I live in a small / modest house on Long Island. Basic living expenses from insurance, electric, water, heat, real estate taxes do not allow me to save anything anymore. That and three kids in college with 0 financial aid because of where I live is not fair. Our income is comparable to someone in Kansas if you compare expenses, yet we get nothing from financial aid. Loans are not aid.

I live frugally on my income and it is just not enough to contribute more to my 401(k). Once I get my Health Savings Account up to a balance that exceeds my medical costs I might be able to contribute more. Now that the kids are gone, it would seem like there would be more funds available but now the home repairs, put off, have to be made!

I am saving at a higher rate than many my age, but still wish I could do more.

I've been fortunate in having an excellent 401(k) plan available to me since the early days of 401(k)'s and a two earner household with decent enough income to handle those impediments to savings listed above without serious detriment to retirement savings or living standard. The obstacles I have allowed to reduce my future retirement income is not saving for it but rather investing outside my employer sponsored DC plan. The reasons for not doing so are all of the above plus my own inertia and distraction (I'm our plan administrator so the old saying 'the cobbler's children go without shoes' applies very well). But now I am of the age and point in my career where I don't have those impediments so I am trying to catch up with outside investments to augment and support my future retirement income. Unfortunately, inertia still applies and I find I have, and continue to, miss great opportunities through hesitation (or fear) of pulling the trigger on investments I feel will be winners. I continue to kick myself for missed opportunities because I can't help but think that no matter how much I have saved for retirement it is still not going to be enough.

I thank family values while growing up and the power of payroll deduction. When I changed jobs at age 32 I started "maxing out" my contributions. Three employers later, at age 56 I am on track to retire at age 60. I'll probably keep working though, as I love my job!

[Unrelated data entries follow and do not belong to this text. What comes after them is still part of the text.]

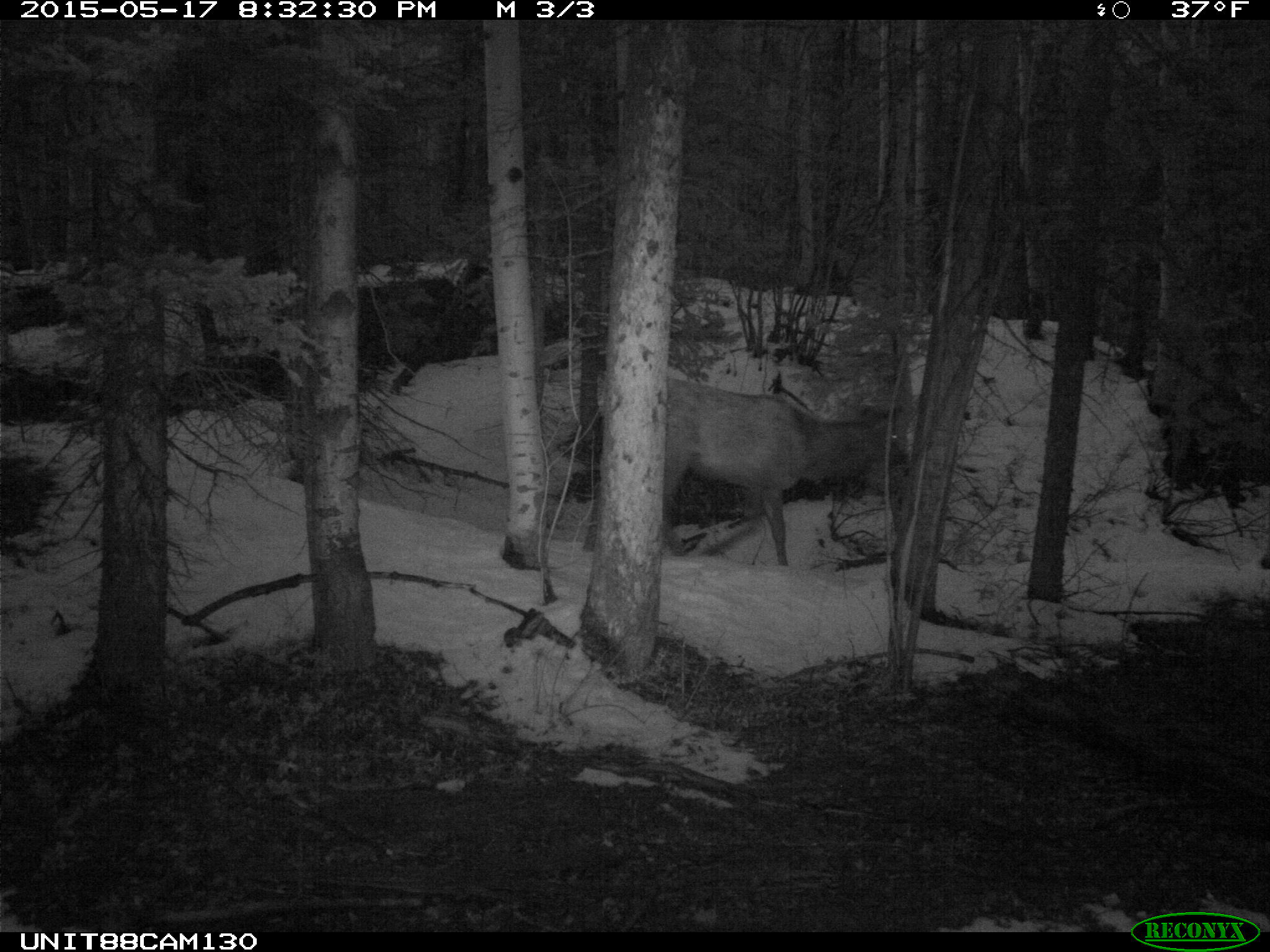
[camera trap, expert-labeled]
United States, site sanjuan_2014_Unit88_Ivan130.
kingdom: Animalia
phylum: Chordata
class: Mammalia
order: Artiodactyla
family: Cervidae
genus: Cervus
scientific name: Cervus elaphus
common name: red deer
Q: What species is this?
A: Cervus elaphus (red deer).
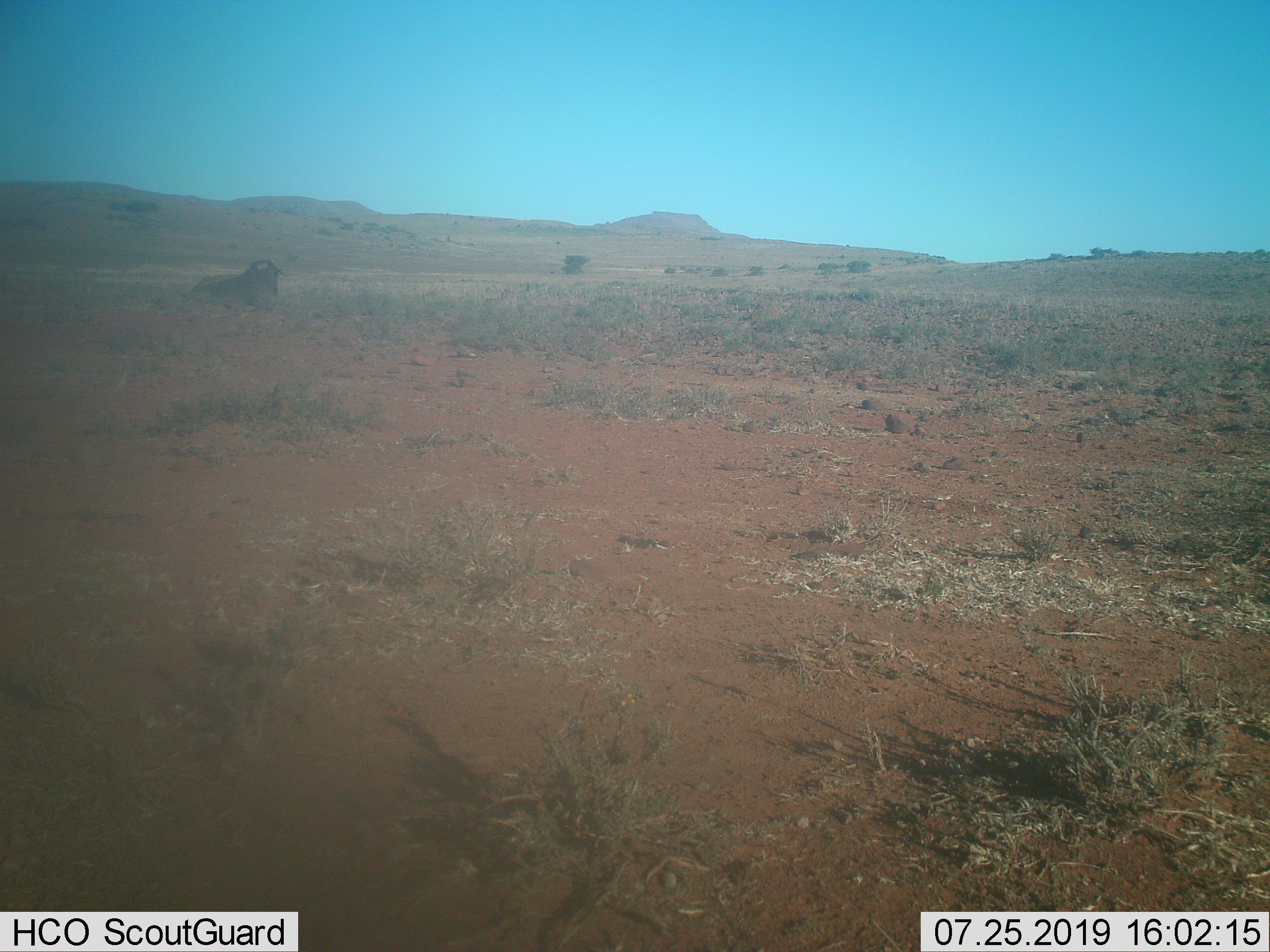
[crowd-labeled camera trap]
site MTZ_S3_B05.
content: unidentified animal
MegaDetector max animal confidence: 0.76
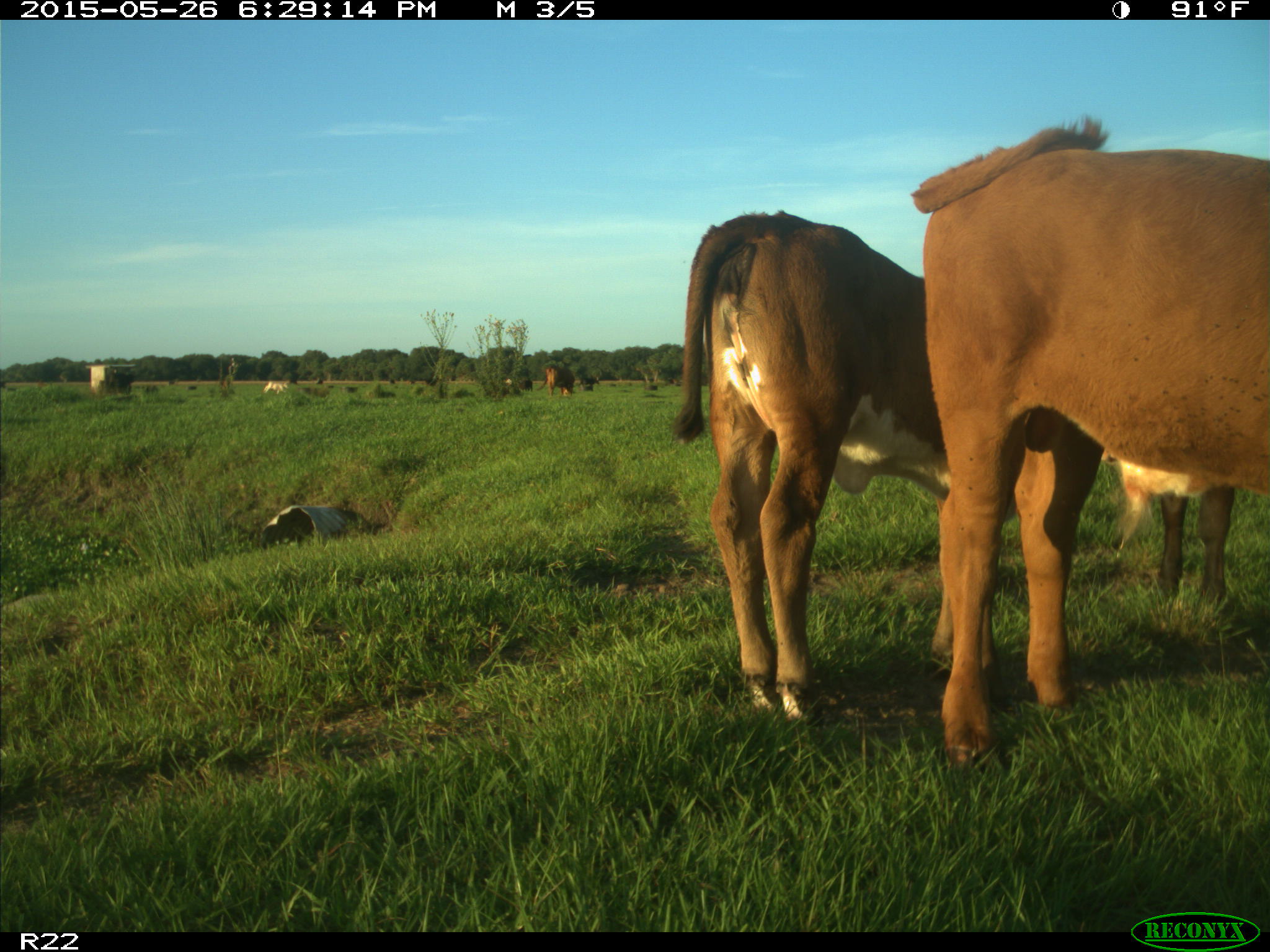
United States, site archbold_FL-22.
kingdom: Animalia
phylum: Chordata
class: Mammalia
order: Artiodactyla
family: Bovidae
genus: Bos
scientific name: Bos taurus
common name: domestic cow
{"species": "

In theory, at different points in time, any/all of the things listed could be an "obstacle" to saving for retirement - or to paying the rent, or to eating, or - well, pretty much anything. But I've seen surveys that show people prioritizing here-and-now spending on silly things and others that show that even with real financial challenges, people still finding ways to set money aside for retirement. Personally, I've encountered them all, but never quit saving (even when I didn't have a workplace retirement plan). So, rather than calling them "obstacles," how about we use another term for these? Let's call them "excuses."


NOTE: Responses reflect the opinions of individual readers and not necessarily the stance of Asset International or its affiliates.